## [ABOUT THIS EXERCISE]
In the explanation of a trapezoid's maximum area, what expression is sin(x)cos(x) said to be the same as?

Any time someone says maximum or minimum you know that calculus is
involved. Look at this graph:

|
|
|    +++++
+|      ^      +
|      |
+    |     max        +
|
-------------+------+------------------+--
|
+        |
|
+          |
|

It has a maximum. But how can you tell? Well, the slope changes from
positive to negative at the maximum. And to change from positive to
negative the slope must pass through zero. So the maximum of the graph
is where the slope equals zero. And since the slope is just the
derivative, the maximum is where the derivative equals zero.

So with an isosceles trapezoid we have a shape that looks like:

+----------------------------------+
\                                /
\                              /
\                            /
4 \                          / 4
\                        /
\                      /
\ a                a /
+------------------+
4

Which is the same as:

4 sin(x)         4          4 sin(x)
+-------+------------------+-------+
\      |                  |      /
\     |                  |     /
\ 4 cos(x)          4 cos(x) /
4 \   |                  |   / 4
\  |                  |  /
\x|                  |x/
\|                  |/
+------------------+
4

Which if we rearrange the pieces we get:

4 sin(x)         4
+-------+------------------+
|\      |                  |
|x\     |                  |
|  \ 4 cos(x)          4 cos(x)
|   \   |                  |
4 cos(x) \  |                  |
|     \x|                  |
|      \|                  |
+-------+------------------+
4 sin(x)         4

So the area is:

A = ( 4+4sin(x) )( 4 cos(x) )
A = 4( 4 cos(x) ) + 4sin(x)( 4 cos(x) )
A = 16 cos(x) + 16 sin(x)cos(x)

Notice that sin(x)cos(x) is the same as sin(2x)/2

A = 16 cos(x) + 16 sin(x)cos(x)
A = 16 cos(x) + 16 sin(2x)/2
A = 16 cos(x) + 8 sin(2x)

If we could just take the derivative of this, we would get the slope
and we could set that to zero, find out what value of x makes the
maximum area, and solve for the maximum area.

[Web images with captions]
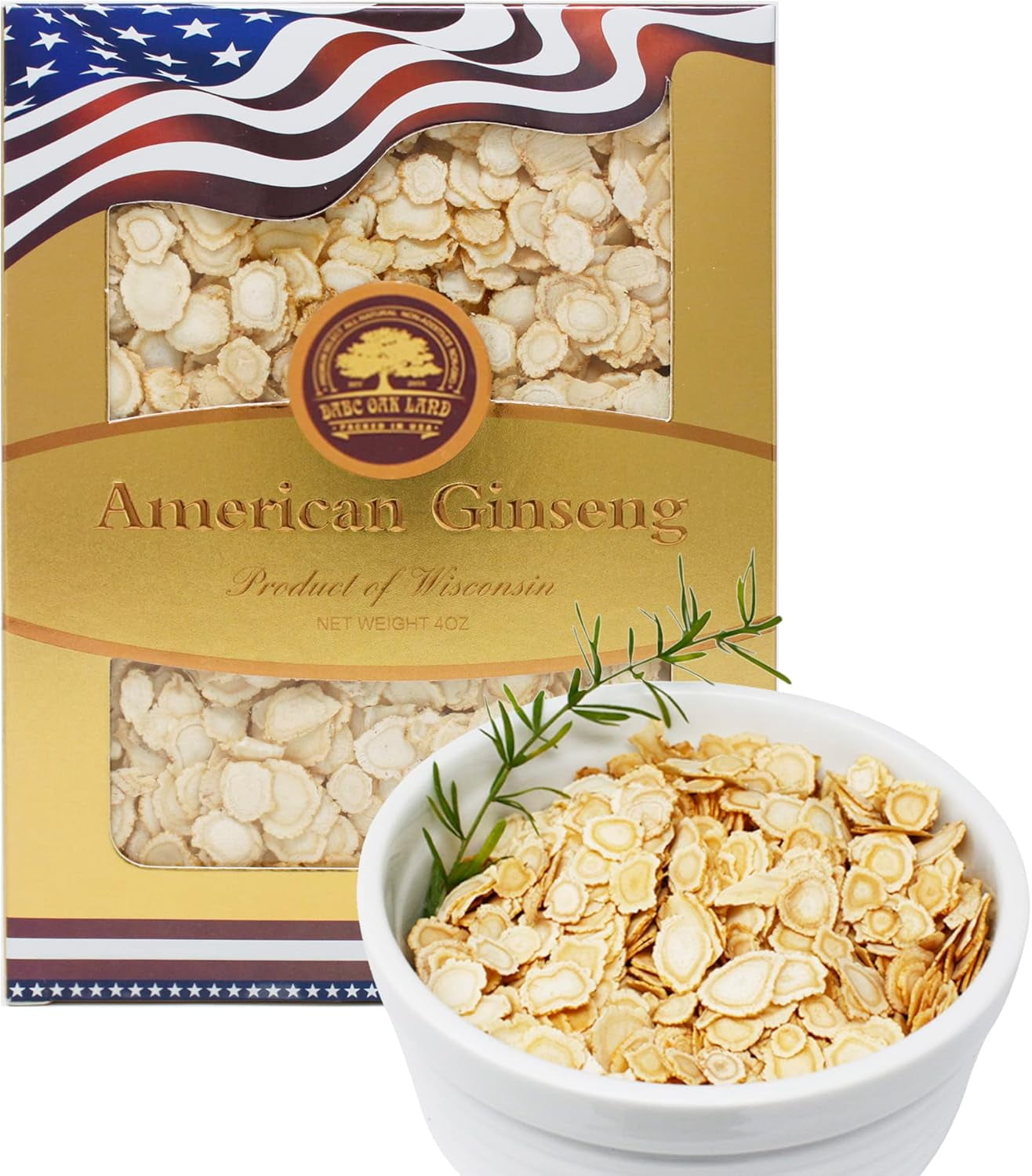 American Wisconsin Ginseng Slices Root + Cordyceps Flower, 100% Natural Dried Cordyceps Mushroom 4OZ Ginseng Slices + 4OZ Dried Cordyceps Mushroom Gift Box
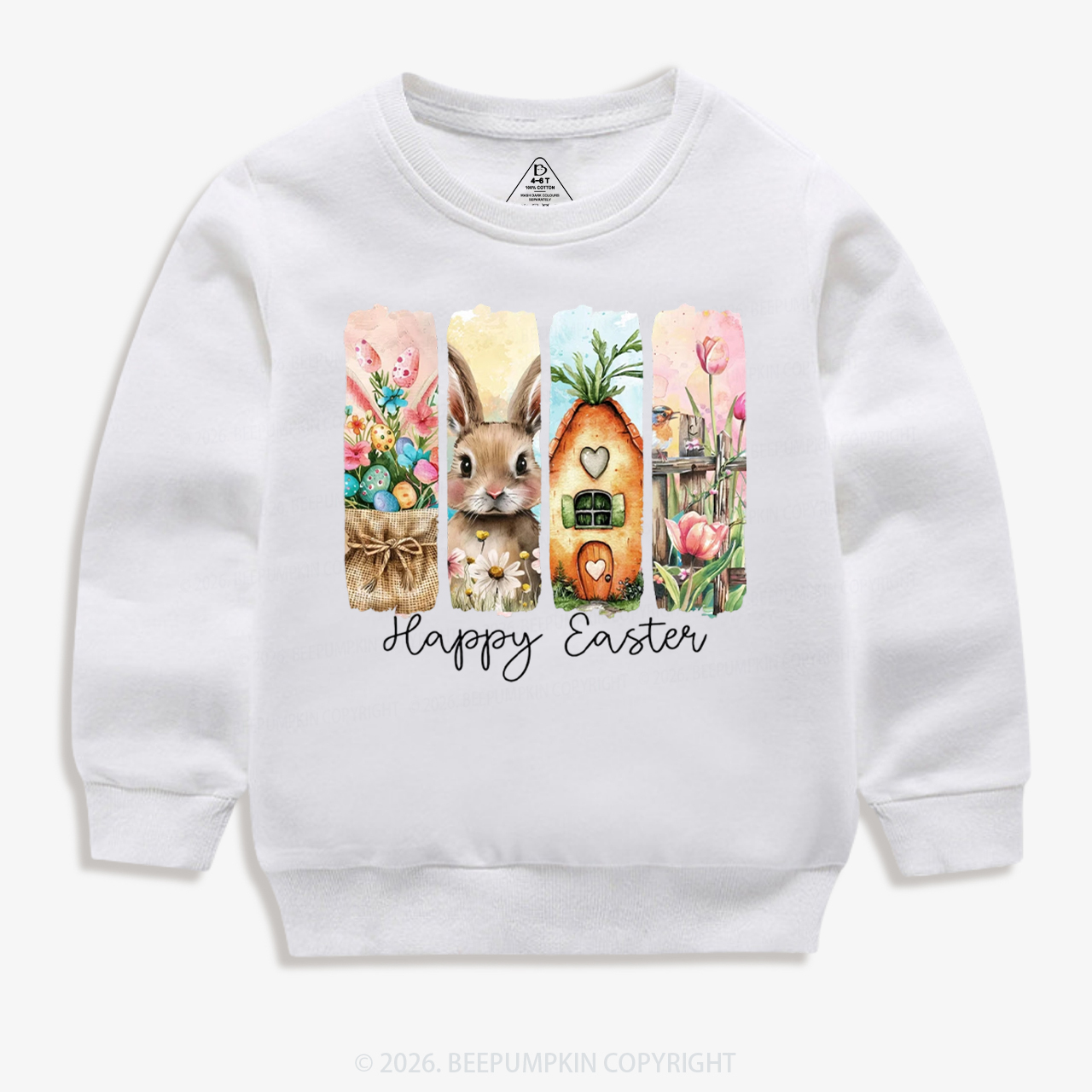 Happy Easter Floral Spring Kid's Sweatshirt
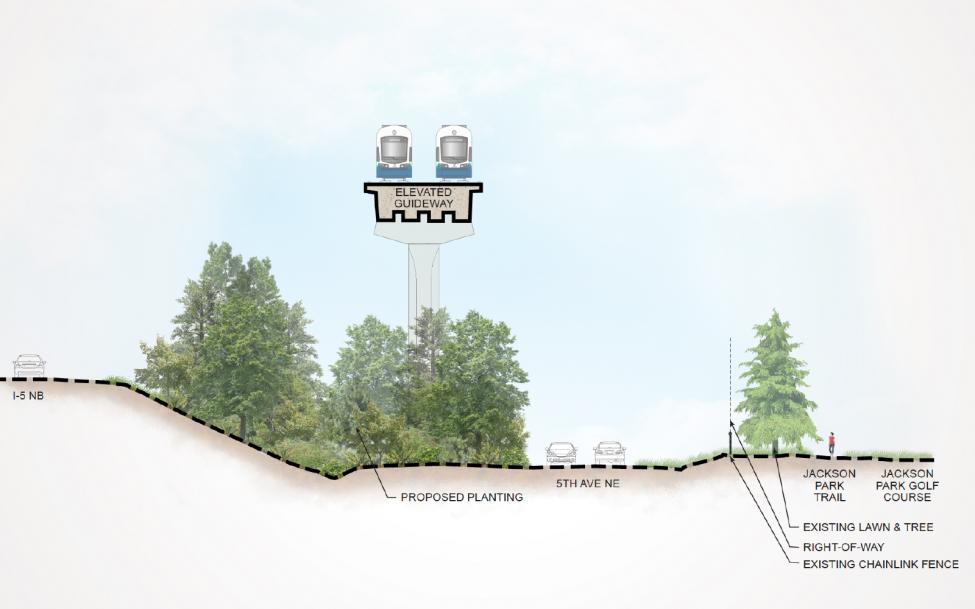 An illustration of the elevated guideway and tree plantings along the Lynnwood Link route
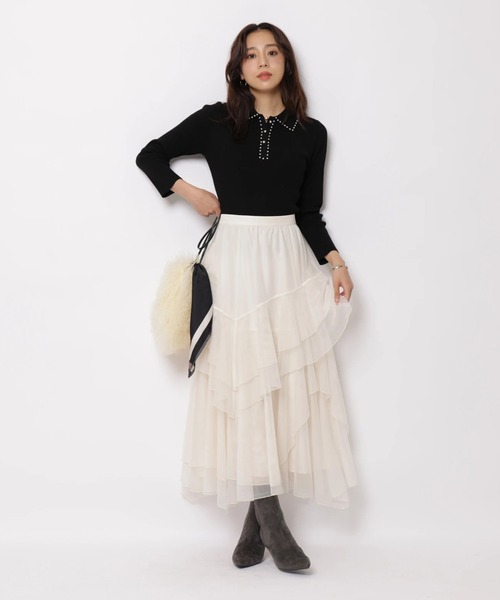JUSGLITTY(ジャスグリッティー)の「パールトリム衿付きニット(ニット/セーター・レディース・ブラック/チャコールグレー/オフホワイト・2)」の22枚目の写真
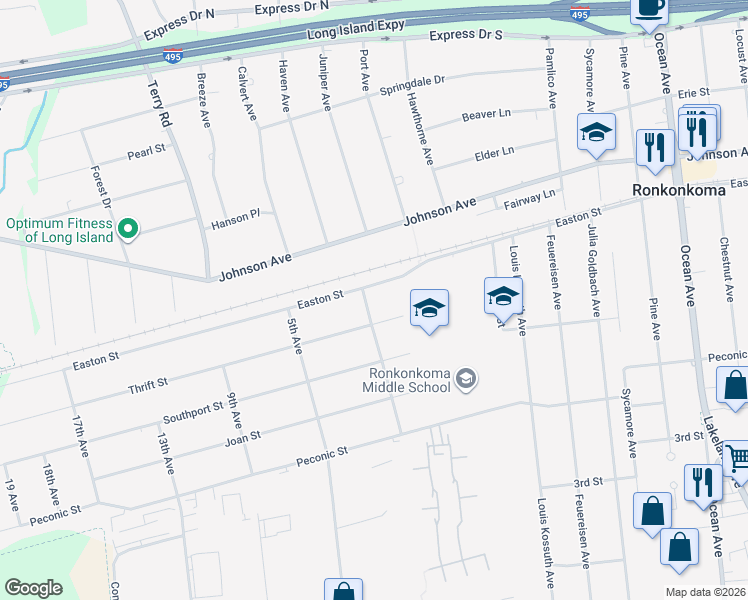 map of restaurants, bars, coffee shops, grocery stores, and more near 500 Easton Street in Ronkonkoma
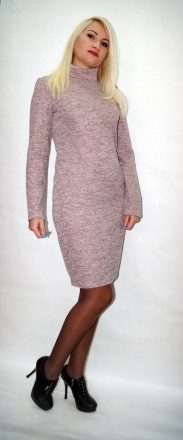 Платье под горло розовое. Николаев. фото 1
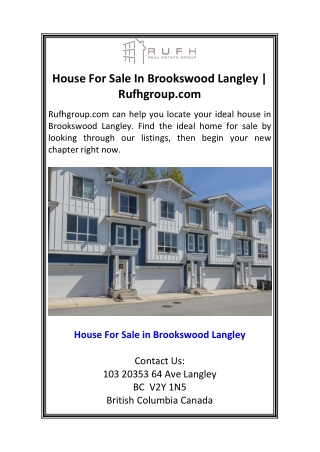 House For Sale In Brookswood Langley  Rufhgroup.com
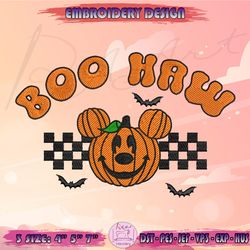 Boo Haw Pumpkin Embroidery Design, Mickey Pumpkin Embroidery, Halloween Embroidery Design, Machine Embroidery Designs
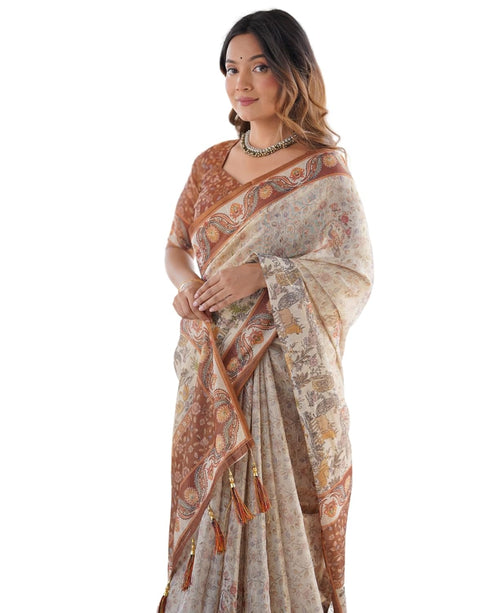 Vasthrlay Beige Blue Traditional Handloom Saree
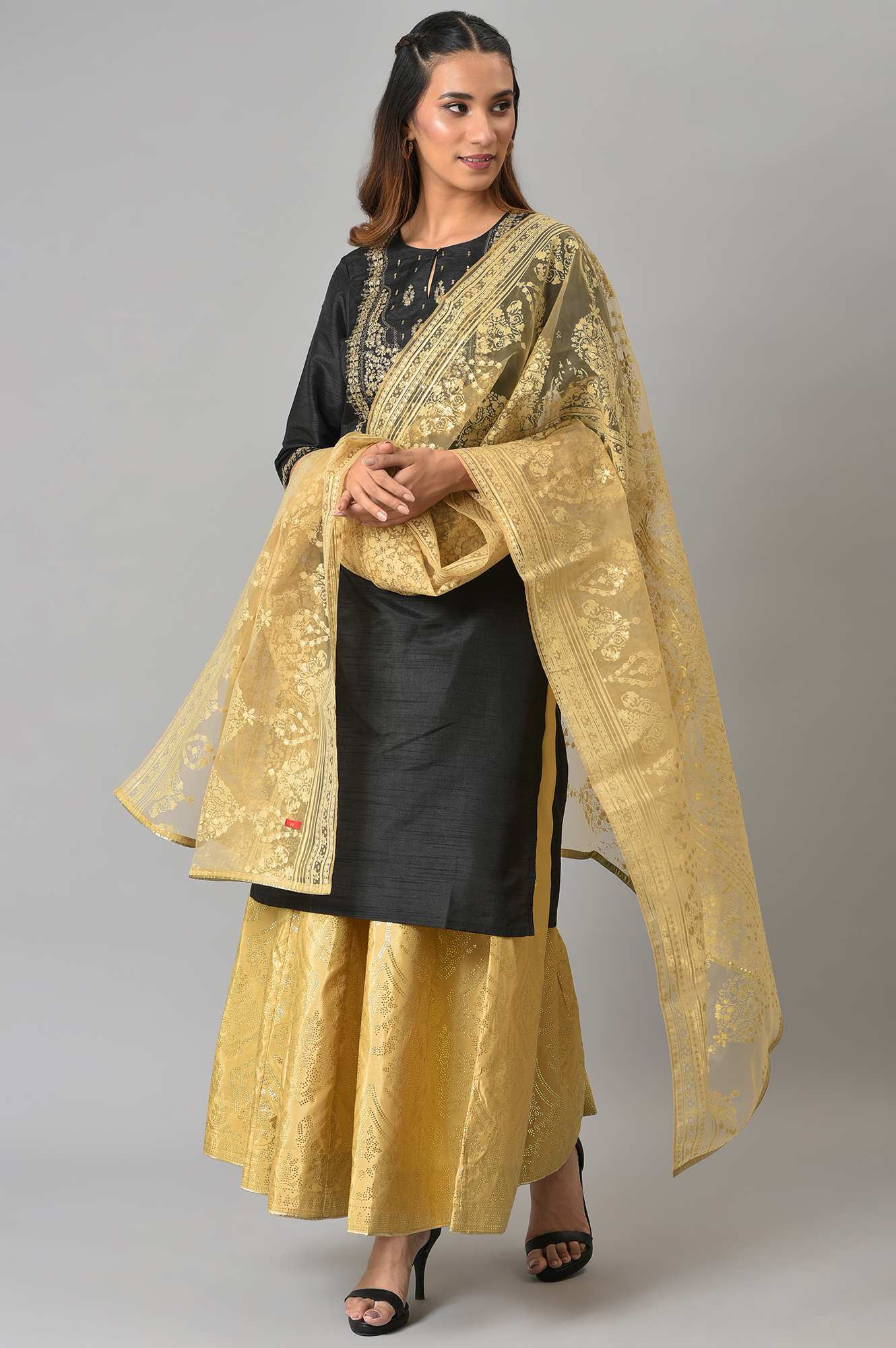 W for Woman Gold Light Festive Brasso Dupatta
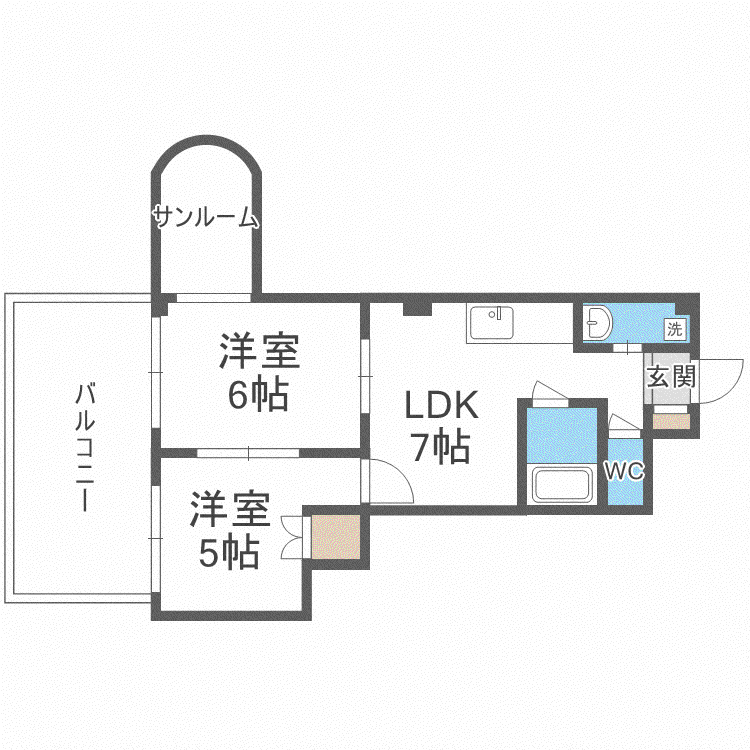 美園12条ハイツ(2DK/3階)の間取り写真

## [RESPONSE AREA]
sin(2x)/2